Unemployment insurance is a particularly critical protection for low-income workers. In the event of job loss, these benefits can save families from losing their homes or falling deeper into poverty. Yet low-income people often face inordinate obstacles to collecting the unemployment benefits to which they are entitled, mainly due to language barriers and an ineffective application process.

In 2013, the NM Center on Law and Poverty filed a complaint with the Civil Rights Center of the U.S. Department of Labor to report unlawful discrimination by the NM Department of Workforce Solutions, the state agency that administers the unemployment insurance system. Our complaint arose from the agency’s decision to move to an unemployment insurance application available only online. The new system was also only in English and the Department stopped publicizing the availability of a telephone option to apply for benefits. As a result, many limited-English proficient individuals were unable to apply for benefits, a problem especially acute in New Mexico because one-third of New Mexicans speak a language other than English at home. The online-only system also raised concerns about age and disability discrimination. In addition, the Department of Workforce Solutions failed to translate vital written unemployment insurance notices into Spanish or other languages spoken by claimants, which made it difficult for these claimants to handle matters like denials and appeals of claims.

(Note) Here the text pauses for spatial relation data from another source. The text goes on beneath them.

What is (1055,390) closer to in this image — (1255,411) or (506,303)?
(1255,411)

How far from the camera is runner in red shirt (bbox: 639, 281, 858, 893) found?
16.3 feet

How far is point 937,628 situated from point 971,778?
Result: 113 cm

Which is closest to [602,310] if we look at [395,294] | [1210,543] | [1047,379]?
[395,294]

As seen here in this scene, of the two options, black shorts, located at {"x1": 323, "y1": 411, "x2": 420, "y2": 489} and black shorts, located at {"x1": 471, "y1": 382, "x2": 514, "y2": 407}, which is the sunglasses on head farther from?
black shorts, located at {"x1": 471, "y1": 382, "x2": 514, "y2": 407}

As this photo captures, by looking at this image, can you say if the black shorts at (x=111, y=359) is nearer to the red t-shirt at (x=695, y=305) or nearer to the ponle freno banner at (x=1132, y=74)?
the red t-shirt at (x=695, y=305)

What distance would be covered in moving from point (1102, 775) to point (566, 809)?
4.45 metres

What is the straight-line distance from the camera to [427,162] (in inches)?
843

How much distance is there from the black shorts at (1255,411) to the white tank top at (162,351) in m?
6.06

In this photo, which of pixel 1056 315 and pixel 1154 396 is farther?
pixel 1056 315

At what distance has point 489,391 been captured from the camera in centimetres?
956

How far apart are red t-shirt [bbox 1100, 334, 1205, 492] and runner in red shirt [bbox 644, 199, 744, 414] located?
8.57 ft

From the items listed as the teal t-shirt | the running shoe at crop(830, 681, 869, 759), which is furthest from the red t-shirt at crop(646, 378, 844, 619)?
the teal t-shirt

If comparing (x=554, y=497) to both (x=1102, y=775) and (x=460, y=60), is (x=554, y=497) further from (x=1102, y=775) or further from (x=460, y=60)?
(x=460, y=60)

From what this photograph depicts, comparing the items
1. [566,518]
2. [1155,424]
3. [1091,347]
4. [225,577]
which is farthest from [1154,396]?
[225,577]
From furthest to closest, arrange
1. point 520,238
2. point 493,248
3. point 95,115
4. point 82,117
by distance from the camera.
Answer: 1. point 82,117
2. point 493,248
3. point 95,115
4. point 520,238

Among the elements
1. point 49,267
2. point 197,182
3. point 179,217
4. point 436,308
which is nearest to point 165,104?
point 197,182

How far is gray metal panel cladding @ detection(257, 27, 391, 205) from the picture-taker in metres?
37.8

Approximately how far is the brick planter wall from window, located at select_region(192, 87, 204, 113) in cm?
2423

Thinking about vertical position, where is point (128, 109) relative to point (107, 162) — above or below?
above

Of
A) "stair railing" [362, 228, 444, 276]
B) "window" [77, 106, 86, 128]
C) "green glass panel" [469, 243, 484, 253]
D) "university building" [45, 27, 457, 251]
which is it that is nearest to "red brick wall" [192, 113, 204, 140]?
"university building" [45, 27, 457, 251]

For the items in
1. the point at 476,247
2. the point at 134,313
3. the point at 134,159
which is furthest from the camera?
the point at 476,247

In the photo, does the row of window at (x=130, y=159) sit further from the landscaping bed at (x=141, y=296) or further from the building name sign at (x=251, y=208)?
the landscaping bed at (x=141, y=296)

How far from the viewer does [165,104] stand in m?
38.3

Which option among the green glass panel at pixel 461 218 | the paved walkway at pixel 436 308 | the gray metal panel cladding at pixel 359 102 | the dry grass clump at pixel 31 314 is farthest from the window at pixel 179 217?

Recently, the Department of Workforce Solutions translated its online application system into Spanish. This is a step in the right direction for the Department, which has a legal obligation to ensure equal access to benefits for English and non-English speaking New Mexicans alike.

In October 2015, the Civil Rights Center issued nationwide guidance about online unemployment insurance claims systems like New Mexico’s, which tracked the legal concerns raised by our complaint. The federal guidance made it clear that agencies must provide a means other than web-based systems for filing claims, such as by telephone or in person, in order to comply with unemployment insurance and anti-discrimination laws. The Civil Rights Center also made it clear that websites and vital documents related to claims must be translated so that claimants can understand them, and that failure to do so may amount to unlawful discrimination.

Now that the Civil Rights Center has clarified the standards that New Mexico’s Department of Workforce Solutions must follow with respect to claims filing and language access, the Center on Law and Poverty will continue to monitor the agency to ensure that it provides appropriate access to all New Mexicans.